O Revelando os Brasis promove a democratização do acesso aos meios de produção audiovisual, oferecendo aos moradores das pequenas cidades com até 20 mil habitantes a possibilidade de contar suas próprias histórias através do cinema. Trata-se de um instrumento de registro da memória e da diversidade cultural do país e revela novos olhares sobre o Brasil. O projeto é realizado pelo Instituto Marlin Azul com patrocínio da Petrobras através da Lei Rouanet.

A história – Com 10.843 habitantes, segundo estimativa de 2013 do IBGE, o município de Irineópolis ainda preserva o gesto de fazer a oração da recomendação das almas graças ao empenho de uma família da cidade. Nas noites de Quaresma, um grupo de pessoas percorre as casas convidando os moradores do meio rural a rezarem juntos a oração integrada por oito estrofes.

Feita para abrir caminhos para a salvação das almas conduzindo-as para o céu, a reza é cantada durante a noite, principalmente, às sextas-feiras, em frente às residências onde são cravadas cruzes de credo. Quando não as encontram, os rezadores improvisam uma cruz com madeira ou taquara. Para acompanhar as rezas cantadas é usado um instrumento rústico de madeira, chamado matraca. Ao longo da oração, as luzes da casa se apagam. Ao final do ritual, os ambientes voltam a ser iluminados e o dono da casa recebe os rezadores para tomar um chimarrão.

A oração era usada pelos caboclos da Guerra do Contestado, um conflito armado ocorrido na região sul, entre outubro de 1912 e 1916, numa área rica em erva-mate e madeira, alvo de disputa territorial entre os estados de Santa Catarina e Paraná. Nesta época, por ocasião da construção da Estrada de Ferro São Paulo ao Rio Grande do Sul, o governo brasileiro doou terras para grupos ligados à ferrovia a fim de permitir a instalação de uma empresa madeireira.

Expulsos da terra, sem trabalho e sem perspectiva, os camponeses se rebelaram sendo exaltados também pelo fanatismo religioso. A guerra gerou o extermínio de mais de 20 mil pessoas entre caboclos e soldados das forças militares estaduais e federais capitaneados por grandes proprietários de terra.

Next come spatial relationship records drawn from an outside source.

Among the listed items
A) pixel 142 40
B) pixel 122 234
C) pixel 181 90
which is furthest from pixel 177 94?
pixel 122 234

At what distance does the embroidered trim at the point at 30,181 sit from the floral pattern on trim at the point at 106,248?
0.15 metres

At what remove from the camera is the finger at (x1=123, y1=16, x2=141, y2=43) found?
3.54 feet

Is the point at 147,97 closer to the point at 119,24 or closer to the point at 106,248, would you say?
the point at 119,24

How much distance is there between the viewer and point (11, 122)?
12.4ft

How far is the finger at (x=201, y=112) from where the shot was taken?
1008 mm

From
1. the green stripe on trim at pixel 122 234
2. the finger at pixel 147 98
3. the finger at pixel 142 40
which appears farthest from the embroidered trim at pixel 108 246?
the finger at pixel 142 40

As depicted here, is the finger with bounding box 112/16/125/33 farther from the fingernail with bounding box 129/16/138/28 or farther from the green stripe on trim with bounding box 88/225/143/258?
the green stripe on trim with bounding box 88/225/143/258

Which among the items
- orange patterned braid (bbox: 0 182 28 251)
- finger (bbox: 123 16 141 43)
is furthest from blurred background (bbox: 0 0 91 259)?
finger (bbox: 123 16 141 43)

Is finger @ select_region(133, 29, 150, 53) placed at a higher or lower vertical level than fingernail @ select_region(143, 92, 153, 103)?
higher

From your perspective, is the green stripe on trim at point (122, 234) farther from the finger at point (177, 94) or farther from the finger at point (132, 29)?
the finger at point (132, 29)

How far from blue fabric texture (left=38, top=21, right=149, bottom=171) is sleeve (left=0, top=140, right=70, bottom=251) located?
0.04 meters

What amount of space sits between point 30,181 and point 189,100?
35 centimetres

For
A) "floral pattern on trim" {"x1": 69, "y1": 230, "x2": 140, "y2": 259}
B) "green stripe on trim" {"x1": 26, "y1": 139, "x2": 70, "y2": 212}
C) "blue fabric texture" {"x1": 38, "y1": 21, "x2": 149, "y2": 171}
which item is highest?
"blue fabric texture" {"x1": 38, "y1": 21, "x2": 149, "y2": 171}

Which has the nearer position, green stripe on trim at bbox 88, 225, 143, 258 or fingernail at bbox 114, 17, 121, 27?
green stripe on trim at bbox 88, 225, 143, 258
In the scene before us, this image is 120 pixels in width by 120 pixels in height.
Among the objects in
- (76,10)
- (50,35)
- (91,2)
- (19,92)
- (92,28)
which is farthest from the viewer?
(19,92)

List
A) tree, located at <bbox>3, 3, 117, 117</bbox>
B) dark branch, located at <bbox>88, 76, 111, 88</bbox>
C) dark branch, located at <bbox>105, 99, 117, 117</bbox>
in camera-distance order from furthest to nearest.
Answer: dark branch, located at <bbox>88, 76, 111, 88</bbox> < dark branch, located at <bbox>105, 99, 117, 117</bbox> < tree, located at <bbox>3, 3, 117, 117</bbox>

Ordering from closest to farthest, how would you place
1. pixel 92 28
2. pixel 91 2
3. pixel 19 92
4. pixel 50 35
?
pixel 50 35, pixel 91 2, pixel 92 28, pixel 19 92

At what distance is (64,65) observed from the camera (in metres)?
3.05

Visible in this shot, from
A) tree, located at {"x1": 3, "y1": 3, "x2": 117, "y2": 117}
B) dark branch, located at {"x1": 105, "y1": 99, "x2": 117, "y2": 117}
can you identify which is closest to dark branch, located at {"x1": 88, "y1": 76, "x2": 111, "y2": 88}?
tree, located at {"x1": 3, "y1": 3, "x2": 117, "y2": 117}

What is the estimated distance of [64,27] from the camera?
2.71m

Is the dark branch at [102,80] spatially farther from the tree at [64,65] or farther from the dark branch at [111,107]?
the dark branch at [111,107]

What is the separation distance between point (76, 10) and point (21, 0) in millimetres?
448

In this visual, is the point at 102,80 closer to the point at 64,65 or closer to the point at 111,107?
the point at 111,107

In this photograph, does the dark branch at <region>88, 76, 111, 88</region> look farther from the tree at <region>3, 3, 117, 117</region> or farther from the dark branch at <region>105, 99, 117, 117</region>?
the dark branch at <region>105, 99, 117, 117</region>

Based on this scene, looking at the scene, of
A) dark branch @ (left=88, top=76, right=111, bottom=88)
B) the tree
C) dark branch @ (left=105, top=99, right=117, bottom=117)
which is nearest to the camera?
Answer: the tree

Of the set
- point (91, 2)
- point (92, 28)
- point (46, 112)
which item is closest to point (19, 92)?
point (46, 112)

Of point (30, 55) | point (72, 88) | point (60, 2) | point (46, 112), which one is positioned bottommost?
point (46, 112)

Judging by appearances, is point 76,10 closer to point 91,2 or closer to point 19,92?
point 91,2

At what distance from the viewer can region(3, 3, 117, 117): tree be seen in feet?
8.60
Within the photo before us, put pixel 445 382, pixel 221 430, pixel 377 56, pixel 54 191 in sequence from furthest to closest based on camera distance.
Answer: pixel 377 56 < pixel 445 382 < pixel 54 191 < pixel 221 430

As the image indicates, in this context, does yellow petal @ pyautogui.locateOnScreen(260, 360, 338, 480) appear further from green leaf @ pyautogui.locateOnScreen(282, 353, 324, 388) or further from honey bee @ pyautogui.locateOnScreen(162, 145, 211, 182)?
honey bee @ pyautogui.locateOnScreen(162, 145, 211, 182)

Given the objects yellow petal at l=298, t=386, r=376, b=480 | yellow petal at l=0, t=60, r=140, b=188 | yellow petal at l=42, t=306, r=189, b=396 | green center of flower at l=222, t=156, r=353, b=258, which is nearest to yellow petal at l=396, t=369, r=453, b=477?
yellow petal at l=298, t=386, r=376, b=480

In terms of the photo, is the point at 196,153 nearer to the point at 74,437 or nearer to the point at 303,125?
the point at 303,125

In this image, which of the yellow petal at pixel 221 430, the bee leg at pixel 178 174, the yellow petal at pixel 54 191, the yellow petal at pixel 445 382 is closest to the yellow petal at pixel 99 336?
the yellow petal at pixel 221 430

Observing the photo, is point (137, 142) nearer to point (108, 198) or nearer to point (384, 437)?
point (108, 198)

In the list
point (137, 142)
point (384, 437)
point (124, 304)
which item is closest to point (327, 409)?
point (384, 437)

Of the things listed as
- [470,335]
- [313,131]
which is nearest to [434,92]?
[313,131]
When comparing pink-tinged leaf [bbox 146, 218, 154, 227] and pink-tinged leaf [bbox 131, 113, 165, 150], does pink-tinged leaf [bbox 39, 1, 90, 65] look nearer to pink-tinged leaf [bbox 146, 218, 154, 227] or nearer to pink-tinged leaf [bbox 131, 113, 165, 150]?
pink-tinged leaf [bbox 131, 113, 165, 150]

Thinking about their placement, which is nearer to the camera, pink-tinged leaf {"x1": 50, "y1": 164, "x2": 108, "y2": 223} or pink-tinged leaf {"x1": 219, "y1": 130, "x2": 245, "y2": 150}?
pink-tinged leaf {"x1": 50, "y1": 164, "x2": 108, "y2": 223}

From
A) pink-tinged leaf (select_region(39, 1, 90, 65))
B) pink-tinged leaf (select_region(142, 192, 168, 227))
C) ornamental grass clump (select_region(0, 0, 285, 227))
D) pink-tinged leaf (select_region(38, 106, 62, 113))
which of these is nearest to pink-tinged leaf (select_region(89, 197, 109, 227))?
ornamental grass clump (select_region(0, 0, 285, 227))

“O documentário quer mostrar a importância de se resgatar esta oração, uma parte da cultura cabocla que está se perdendo. Em Irineópolis, a família do Seu Jordão Pereira ainda mantém a tradição durante a Quaresma. A preservação desta manifestação popular é importante para conservar a fé e a cultura deste povo”, destaca José Cocharski.

O diretor – Com mãe cabocla e pai polonês, José Cocharski foi morar em Irineópolis com quatro anos de idade. Atua como professor das séries iniciais do ensino fundamental há 35 anos. Estudou Magistério e, em seguida, Pedagogia. Aos 58 anos de idade, o professor se dedica a ensinar crianças a ler e a escrever e matérias como Matemática, Português, História, Geografia e Ciências.

“O maior desafio é ensinar estas crianças a exercer a cidadania e a atuar como protagonistas e não coadjuvantes no seu município”, conta o professor. Criado dentro de uma comunidade eclesial de base, José é militante e assessor de movimentos sociais e um incentivador da formação e da organização dos trabalhadores em sindicados e associações, em especial, os agricultores familiares e os sem terra.

José foi incentivado a participar do Concurso Nacional de Histórias do Revelando os Brasis – Ano V por uma selecionada da quarta edição, também moradora de Ireneópolis, Dircélia Aparecida Senff Nicoluzzi, diretora da ficção “Tamanca de Madeira”.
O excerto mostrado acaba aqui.